Run a scanner, but make it one layer. Static rules catch the obvious mess: credential reads, curl | bash, suspicious shell, unpinned dependencies, over-broad MCP permissions. Semantic review catches some of the natural-language tricks. Neither catches every delayed payload.

Constrain the runtime anyway. A skill for formatting Markdown probably does not need network access. A code-review skill probably does not need your browser cookies. A documentation helper probably should not get a shell by default. Least privilege is annoying until the day it is the only reason a bad skill only breaks one sandbox.

Also: keep a ledger. Which skill version did you install? From where? Which hash? Which external resources did it reference? If that sounds like dependency management, good. That is the point.

What I would put in CI

For a team-owned skill registry, I would start small.

Every skill change comes in through a pull request. CI scans only the changed skill directories. A static scanner runs first because it is cheap and deterministic. If the score is high, the PR fails. If it is medium, the PR needs a human to accept or fix the finding. For anything with scripts, network calls, external setup docs, or MCP tools, add a second review pass.

The rule I would care about most is not "the scanner says safe." It is: no new skill gets broad tool access without a clear reason.
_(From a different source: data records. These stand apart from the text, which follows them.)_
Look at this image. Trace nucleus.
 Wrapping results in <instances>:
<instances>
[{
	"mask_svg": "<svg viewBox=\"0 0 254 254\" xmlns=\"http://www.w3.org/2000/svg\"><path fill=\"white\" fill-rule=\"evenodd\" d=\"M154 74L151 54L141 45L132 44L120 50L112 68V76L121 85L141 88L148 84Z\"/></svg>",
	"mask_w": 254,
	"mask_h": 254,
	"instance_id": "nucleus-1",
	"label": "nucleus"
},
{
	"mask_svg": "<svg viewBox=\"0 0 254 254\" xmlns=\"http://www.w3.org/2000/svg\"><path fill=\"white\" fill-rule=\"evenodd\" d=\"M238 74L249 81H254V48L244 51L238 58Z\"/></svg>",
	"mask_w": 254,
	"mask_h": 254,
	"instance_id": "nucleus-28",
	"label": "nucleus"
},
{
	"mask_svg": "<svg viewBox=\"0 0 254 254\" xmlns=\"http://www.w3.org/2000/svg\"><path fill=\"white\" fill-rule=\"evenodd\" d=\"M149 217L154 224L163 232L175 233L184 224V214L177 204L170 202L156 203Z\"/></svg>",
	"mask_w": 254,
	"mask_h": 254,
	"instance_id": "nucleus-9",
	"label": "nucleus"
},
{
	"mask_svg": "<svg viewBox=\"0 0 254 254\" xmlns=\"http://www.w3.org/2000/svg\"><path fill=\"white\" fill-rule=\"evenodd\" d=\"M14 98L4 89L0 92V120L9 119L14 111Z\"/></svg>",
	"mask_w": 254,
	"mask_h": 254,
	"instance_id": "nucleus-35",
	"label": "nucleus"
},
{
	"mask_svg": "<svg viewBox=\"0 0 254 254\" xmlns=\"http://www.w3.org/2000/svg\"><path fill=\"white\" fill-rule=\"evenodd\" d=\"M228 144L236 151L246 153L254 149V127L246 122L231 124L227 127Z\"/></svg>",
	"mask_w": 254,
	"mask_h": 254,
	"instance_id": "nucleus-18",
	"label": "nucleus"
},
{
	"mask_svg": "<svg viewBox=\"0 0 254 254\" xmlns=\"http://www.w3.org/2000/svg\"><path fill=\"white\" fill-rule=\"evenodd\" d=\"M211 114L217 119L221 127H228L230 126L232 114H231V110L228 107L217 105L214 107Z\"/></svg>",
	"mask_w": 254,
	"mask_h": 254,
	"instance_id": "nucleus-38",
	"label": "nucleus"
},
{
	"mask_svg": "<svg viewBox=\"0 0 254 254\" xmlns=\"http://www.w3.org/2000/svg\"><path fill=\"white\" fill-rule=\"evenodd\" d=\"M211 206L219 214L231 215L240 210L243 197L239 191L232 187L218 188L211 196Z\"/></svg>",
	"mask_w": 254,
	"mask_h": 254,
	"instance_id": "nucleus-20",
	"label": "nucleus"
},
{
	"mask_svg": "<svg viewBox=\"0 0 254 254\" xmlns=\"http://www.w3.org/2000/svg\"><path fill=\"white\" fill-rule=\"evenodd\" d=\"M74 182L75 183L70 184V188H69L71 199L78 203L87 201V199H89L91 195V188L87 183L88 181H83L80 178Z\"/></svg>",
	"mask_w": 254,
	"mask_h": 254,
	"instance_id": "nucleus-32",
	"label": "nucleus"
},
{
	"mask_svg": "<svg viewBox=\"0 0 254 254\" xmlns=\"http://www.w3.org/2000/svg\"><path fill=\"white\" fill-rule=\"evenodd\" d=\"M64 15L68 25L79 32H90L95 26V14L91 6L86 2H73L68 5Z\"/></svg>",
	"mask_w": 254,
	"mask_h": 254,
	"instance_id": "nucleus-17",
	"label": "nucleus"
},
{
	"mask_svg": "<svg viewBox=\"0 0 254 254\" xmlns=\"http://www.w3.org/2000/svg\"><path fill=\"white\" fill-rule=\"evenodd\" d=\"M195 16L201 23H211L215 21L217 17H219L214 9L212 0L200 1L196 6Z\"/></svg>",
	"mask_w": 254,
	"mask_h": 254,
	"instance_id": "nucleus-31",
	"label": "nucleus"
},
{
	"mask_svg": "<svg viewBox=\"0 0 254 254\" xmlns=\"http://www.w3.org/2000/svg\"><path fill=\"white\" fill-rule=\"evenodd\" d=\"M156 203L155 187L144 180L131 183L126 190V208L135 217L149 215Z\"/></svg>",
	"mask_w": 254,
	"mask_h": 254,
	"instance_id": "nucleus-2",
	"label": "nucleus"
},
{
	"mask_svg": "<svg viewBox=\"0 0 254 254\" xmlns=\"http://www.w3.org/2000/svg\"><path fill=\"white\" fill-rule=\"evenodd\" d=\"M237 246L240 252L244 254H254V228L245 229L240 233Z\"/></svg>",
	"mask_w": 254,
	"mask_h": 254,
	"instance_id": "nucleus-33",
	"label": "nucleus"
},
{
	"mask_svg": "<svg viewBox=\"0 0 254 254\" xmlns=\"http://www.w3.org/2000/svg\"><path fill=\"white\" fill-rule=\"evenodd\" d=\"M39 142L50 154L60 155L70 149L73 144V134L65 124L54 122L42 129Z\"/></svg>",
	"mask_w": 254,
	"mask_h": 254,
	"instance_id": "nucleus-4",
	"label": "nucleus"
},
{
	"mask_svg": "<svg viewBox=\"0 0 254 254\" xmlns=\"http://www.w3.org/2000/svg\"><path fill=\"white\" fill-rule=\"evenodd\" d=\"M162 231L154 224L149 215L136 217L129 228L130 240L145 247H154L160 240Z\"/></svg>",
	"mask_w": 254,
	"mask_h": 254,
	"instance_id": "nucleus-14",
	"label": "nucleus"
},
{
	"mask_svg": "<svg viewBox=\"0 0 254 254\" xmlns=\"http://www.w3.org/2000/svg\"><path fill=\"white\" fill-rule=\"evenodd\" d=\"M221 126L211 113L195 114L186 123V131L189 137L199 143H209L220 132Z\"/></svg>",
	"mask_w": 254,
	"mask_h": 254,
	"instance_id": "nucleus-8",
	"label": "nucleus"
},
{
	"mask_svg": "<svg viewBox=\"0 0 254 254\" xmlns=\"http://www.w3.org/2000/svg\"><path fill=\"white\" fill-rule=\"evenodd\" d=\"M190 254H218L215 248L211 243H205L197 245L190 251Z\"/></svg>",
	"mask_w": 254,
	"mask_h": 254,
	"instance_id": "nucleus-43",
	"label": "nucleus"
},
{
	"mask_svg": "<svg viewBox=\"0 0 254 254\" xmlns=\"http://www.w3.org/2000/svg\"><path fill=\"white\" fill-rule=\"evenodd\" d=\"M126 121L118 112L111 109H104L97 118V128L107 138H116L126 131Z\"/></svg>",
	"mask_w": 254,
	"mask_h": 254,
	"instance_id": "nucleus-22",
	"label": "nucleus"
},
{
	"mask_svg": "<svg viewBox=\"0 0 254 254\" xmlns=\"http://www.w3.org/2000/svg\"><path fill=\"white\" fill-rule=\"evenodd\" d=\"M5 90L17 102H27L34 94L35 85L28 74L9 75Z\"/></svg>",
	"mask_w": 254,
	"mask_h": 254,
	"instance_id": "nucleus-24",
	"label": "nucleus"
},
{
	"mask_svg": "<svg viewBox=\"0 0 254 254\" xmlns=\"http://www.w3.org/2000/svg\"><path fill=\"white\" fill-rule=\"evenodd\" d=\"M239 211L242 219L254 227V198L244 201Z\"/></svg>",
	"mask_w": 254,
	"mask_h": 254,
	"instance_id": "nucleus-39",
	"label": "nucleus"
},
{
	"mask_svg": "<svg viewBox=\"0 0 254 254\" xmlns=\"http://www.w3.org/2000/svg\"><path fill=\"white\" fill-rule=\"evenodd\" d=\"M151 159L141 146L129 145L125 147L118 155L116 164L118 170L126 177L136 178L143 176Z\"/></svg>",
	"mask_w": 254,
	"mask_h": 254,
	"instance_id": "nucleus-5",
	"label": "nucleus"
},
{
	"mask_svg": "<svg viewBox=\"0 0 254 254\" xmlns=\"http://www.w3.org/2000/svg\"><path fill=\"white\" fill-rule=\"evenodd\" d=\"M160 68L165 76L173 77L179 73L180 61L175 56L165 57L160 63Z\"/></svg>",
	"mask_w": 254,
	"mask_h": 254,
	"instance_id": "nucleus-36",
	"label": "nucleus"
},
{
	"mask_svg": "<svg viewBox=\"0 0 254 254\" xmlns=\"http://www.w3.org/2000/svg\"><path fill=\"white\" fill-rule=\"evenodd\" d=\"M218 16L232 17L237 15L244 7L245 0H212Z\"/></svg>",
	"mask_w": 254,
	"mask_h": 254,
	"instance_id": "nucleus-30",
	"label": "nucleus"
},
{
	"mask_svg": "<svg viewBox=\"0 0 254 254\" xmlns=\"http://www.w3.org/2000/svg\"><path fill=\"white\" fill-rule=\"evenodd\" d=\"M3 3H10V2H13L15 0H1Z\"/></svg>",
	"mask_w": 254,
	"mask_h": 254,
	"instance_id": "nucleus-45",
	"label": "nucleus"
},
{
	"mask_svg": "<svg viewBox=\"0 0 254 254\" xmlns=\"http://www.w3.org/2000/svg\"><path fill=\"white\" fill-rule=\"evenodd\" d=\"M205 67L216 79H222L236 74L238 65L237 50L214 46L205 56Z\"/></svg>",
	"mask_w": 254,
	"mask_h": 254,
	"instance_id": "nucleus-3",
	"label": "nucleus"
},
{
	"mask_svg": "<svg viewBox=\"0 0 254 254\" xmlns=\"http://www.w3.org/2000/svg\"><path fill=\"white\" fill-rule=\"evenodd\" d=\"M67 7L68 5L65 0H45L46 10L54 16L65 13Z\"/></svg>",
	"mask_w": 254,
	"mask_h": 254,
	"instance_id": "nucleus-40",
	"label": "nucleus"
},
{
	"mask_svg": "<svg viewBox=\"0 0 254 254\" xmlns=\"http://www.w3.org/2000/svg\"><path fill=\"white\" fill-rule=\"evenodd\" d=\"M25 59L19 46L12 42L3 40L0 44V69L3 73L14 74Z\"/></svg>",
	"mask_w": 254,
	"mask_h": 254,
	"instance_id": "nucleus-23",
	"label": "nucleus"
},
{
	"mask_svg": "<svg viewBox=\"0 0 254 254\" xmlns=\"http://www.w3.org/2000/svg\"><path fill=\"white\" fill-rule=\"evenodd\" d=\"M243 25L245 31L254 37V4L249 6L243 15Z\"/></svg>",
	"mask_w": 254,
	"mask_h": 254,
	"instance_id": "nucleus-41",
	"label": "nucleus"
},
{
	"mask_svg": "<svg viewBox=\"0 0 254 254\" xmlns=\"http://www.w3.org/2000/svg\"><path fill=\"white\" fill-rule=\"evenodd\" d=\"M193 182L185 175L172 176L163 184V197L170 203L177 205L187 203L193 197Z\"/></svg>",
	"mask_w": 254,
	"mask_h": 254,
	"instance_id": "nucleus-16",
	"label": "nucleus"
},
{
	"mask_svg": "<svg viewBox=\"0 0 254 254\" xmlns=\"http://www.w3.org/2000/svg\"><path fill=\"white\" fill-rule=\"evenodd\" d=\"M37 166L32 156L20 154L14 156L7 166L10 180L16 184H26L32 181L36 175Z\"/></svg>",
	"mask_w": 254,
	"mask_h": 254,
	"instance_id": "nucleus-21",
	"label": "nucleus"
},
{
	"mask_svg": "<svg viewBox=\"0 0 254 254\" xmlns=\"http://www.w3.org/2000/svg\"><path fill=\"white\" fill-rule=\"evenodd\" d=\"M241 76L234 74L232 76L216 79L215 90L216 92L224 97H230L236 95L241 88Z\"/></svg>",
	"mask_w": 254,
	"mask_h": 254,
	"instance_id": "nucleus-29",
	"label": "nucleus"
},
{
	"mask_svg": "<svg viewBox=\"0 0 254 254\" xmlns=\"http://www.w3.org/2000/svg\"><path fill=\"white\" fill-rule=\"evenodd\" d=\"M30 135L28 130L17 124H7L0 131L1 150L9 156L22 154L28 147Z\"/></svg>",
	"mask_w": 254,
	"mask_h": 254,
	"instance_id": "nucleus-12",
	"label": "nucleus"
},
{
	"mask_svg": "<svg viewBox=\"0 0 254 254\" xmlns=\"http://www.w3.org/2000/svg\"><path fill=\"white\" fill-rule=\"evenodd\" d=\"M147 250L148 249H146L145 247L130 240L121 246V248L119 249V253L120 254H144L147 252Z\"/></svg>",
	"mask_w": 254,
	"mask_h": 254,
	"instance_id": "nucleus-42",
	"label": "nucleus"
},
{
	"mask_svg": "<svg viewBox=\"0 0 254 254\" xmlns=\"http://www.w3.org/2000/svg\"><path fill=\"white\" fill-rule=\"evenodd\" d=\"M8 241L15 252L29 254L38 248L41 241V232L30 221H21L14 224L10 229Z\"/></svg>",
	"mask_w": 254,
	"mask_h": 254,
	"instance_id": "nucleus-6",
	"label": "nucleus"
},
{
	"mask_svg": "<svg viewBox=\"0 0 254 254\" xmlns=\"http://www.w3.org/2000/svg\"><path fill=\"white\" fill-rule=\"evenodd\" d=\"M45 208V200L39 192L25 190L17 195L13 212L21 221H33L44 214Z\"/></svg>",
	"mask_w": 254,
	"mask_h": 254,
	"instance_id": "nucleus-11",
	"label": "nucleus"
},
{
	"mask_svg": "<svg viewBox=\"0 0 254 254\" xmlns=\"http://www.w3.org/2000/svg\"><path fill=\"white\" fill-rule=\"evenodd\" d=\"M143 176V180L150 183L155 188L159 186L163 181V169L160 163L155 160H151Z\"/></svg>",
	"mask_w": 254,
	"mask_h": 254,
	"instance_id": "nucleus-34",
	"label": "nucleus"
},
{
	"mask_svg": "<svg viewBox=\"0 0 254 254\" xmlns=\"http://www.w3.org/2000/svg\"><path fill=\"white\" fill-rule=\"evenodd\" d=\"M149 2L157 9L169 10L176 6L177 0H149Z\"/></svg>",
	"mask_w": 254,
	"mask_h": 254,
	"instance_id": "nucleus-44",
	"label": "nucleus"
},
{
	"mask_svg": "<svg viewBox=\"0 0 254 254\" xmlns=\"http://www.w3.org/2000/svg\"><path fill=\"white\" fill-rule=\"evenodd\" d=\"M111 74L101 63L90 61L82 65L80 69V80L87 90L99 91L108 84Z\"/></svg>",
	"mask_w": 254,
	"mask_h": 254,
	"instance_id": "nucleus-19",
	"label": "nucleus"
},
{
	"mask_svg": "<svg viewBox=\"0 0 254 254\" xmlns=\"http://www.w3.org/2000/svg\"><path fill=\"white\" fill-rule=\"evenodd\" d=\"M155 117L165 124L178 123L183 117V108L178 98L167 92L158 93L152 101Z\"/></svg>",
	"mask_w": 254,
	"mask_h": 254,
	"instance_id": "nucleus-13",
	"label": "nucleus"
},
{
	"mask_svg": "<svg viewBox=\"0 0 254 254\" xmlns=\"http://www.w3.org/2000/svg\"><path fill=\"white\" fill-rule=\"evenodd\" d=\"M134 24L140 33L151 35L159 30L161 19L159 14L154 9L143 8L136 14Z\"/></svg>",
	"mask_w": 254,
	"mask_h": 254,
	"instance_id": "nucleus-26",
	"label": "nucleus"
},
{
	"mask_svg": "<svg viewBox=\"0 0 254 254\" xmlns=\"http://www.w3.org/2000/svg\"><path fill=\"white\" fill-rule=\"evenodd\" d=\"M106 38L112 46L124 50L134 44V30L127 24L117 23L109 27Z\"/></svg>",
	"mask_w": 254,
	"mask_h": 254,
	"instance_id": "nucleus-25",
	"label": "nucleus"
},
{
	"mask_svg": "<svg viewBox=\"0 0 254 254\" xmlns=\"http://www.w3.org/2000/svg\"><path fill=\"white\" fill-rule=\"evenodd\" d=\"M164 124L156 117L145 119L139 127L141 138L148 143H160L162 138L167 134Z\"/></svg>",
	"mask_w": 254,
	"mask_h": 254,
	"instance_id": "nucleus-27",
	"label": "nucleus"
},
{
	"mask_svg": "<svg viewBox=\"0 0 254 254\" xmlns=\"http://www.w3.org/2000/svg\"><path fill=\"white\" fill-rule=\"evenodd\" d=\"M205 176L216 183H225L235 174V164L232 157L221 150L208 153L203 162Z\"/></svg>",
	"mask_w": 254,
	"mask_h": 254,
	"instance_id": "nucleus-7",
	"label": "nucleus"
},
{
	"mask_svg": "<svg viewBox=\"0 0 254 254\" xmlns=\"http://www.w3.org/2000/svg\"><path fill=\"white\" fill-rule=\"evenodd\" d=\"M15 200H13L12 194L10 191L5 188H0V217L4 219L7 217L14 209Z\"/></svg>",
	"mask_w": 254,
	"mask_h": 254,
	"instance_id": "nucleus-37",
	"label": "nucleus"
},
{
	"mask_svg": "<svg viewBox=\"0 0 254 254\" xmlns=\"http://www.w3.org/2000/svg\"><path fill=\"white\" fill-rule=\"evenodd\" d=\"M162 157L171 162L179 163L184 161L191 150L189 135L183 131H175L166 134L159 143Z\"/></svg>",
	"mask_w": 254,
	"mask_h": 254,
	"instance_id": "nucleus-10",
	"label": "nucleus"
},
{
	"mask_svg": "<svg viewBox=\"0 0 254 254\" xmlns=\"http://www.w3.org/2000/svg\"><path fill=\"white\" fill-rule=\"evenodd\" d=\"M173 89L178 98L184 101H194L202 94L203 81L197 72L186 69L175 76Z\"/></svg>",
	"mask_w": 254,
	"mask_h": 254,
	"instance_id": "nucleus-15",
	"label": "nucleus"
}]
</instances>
That is where agent systems get sloppy. We install a tiny skill, but it inherits a giant context: filesystem, shell, secrets in the environment, browser sessions, repo history, previous conversation, maybe deployment credentials. The skill itself may be small. The authority it receives is not.

A scanner can tell you the package looks suspicious. It cannot make an overpowered runtime safe.

The boring answer is the right one

AI agent skills are useful. I use this pattern because it keeps procedures out of my head and closer to the tools that need them.

But the convenience is exactly why the risk is easy to miss. Markdown feels harmless. A marketplace with stars feels vetted. A passing scanner feels final.

None of those are trust.

The next agent supply-chain incident probably will not look like a dramatic exploit. It will look like a helpful setup note, a renamed package, a link to documentation, or a skill that asks for "temporary" access to more than it needs.

Treat it like code before it gets to act like code.

Where do you draw the line today: scanner pass, human review, sandbox-only, or no third-party skills at all?